AUSGEWÄHLTER TEXTAUSZUG >>
YouTuber sind keine Zeitungsredaktionen
RA Dr. Simon Assion, Frankfurt a. M.
Der Fall ist bekannt: Mit den Worten “Meinungsmache vor der Wahl” hat Frau Kramp-Karrenbauer einen u. a. gegen die CDU gerichteten Wahlaufruf von neunzig YouTubern kritisiert. Die CDU-Vorsitzende verglich die YouTuber mit Zeitungsredaktionen und kündigte an, ihre Partei werde nun “offensiv” darüber diskutieren, welche Regeln aus dem “analogen Bereich” zukünftig auch “digital” gelten sollten.
Man könnte dieses Statement einfach als unglückliche Randbemerkung abtun. Es fiel am Ende einer langen Pressekonferenz und war vielleicht nicht vollständig durchdacht. Trotzdem verdient es Beachtung, denn viele Menschen in Deutschland haben sich darüber geärgert. Die Äußerung wirkte, als wolle sich die CDU für politische Kritik nun durch strengere Regulierung revanchieren. In einer Demokratie, in der staatliche Stellen bei Wahlkämpfen zu strikter Neutralität verpflichtet sind, wäre das ein unerhörter Vorgang.

GEZEIGTE ANGABEN >>
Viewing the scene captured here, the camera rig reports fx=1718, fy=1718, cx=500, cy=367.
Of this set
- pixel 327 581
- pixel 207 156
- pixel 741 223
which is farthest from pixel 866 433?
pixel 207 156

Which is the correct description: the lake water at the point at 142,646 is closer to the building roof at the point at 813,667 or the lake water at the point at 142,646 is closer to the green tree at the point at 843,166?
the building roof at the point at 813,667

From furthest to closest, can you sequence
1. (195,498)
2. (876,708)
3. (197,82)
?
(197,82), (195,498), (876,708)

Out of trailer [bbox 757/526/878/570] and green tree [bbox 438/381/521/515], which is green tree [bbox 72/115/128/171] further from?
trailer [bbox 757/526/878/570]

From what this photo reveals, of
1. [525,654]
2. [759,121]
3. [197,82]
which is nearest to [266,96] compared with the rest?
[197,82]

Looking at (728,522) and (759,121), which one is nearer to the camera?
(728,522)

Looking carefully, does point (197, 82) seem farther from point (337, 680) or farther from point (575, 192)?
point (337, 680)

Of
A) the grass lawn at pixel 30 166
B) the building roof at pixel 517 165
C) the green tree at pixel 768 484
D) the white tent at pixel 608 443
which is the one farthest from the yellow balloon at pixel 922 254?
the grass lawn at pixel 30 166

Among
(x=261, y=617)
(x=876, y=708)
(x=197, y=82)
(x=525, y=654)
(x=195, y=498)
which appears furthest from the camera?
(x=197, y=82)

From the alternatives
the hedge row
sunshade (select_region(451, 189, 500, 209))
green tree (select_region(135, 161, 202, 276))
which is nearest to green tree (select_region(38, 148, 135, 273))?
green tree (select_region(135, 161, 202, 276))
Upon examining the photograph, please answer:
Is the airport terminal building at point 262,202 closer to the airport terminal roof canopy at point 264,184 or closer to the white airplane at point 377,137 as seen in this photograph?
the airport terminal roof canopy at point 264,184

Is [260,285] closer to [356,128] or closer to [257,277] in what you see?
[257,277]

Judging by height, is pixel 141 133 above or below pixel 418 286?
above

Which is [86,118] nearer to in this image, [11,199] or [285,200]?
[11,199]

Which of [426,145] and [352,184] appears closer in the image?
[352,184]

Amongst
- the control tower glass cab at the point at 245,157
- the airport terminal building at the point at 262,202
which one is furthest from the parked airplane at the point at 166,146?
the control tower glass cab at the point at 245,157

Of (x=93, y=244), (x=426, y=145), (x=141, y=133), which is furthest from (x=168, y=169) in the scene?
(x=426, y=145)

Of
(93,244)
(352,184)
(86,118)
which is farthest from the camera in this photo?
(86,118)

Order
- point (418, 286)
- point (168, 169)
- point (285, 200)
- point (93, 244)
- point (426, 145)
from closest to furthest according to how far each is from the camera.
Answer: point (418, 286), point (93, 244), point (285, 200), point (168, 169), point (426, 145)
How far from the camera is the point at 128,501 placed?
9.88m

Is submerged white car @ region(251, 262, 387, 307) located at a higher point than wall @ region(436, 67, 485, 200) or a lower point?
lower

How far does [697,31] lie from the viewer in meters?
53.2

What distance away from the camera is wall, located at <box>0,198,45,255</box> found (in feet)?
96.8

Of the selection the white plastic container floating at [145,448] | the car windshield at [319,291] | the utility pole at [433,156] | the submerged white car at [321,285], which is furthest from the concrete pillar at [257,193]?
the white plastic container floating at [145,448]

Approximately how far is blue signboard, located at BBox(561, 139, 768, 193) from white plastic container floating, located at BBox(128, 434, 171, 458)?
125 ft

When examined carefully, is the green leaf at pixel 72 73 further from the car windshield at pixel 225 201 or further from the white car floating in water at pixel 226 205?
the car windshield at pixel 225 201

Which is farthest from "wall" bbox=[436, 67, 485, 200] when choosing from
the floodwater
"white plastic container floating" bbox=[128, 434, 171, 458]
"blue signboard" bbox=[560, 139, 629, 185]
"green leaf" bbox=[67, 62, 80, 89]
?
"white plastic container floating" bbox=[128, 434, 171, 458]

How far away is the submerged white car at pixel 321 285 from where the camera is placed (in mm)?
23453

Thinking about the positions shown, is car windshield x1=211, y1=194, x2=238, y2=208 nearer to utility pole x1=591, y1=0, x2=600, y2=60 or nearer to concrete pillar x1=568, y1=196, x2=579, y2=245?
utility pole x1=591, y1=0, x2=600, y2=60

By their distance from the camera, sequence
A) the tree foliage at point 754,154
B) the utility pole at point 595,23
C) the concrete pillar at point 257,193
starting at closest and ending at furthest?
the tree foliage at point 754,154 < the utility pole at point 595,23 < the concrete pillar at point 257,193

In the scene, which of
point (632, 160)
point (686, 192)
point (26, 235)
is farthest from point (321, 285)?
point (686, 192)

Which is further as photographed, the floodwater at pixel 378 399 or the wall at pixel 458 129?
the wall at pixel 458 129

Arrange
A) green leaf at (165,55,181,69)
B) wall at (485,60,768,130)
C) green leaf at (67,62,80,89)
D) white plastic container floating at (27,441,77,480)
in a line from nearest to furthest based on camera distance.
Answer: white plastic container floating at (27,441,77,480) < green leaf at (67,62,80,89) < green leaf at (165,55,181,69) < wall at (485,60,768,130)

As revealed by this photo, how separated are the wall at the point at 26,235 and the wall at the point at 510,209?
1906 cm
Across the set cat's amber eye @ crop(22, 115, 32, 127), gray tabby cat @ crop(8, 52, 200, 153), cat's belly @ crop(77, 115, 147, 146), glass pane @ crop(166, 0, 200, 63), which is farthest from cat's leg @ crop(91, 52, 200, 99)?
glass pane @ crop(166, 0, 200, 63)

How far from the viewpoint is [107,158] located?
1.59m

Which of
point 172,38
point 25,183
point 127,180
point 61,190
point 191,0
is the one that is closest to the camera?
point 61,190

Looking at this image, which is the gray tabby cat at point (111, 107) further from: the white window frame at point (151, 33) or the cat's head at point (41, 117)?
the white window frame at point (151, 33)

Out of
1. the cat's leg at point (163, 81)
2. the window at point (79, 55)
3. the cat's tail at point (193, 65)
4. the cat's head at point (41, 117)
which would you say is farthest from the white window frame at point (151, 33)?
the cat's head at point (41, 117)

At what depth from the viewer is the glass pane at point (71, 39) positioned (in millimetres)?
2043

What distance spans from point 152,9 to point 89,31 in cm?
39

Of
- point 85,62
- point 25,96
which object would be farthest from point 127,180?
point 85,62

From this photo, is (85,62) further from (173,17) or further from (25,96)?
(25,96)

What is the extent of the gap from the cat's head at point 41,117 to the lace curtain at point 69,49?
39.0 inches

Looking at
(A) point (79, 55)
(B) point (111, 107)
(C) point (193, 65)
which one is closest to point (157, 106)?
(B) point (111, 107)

AUFGABE A >>
Gib aus dem Textauszug zur Kritik an YouTubern den Abschnitt von „Man könnte dieses“ bis einschließlich „ein unerhörter Vorgang.“ wortgetreu aus.
AUFGABE B >>
Nenne alle Wörter und Wendungen, die im Textauszug in Anführungszeichen stehen.
Die Datensätze stehen in keinem Zusammenhang mit dem Textauszug.

ERGEBNIS A >>
Man könnte dieses Statement einfach als unglückliche Randbemerkung abtun. Es fiel am Ende einer langen Pressekonferenz und war vielleicht nicht vollständig durchdacht. Trotzdem verdient es Beachtung, denn viele Menschen in Deutschland haben sich darüber geärgert. Die Äußerung wirkte, als wolle sich die CDU für politische Kritik nun durch strengere Regulierung revanchieren. In einer Demokratie, in der staatliche Stellen bei Wahlkämpfen zu strikter Neutralität verpflichtet sind, wäre das ein unerhörter Vorgang.

ERGEBNIS B >>
- Meinungsmache vor der Wahl
- offensiv
- analogen Bereich
- digital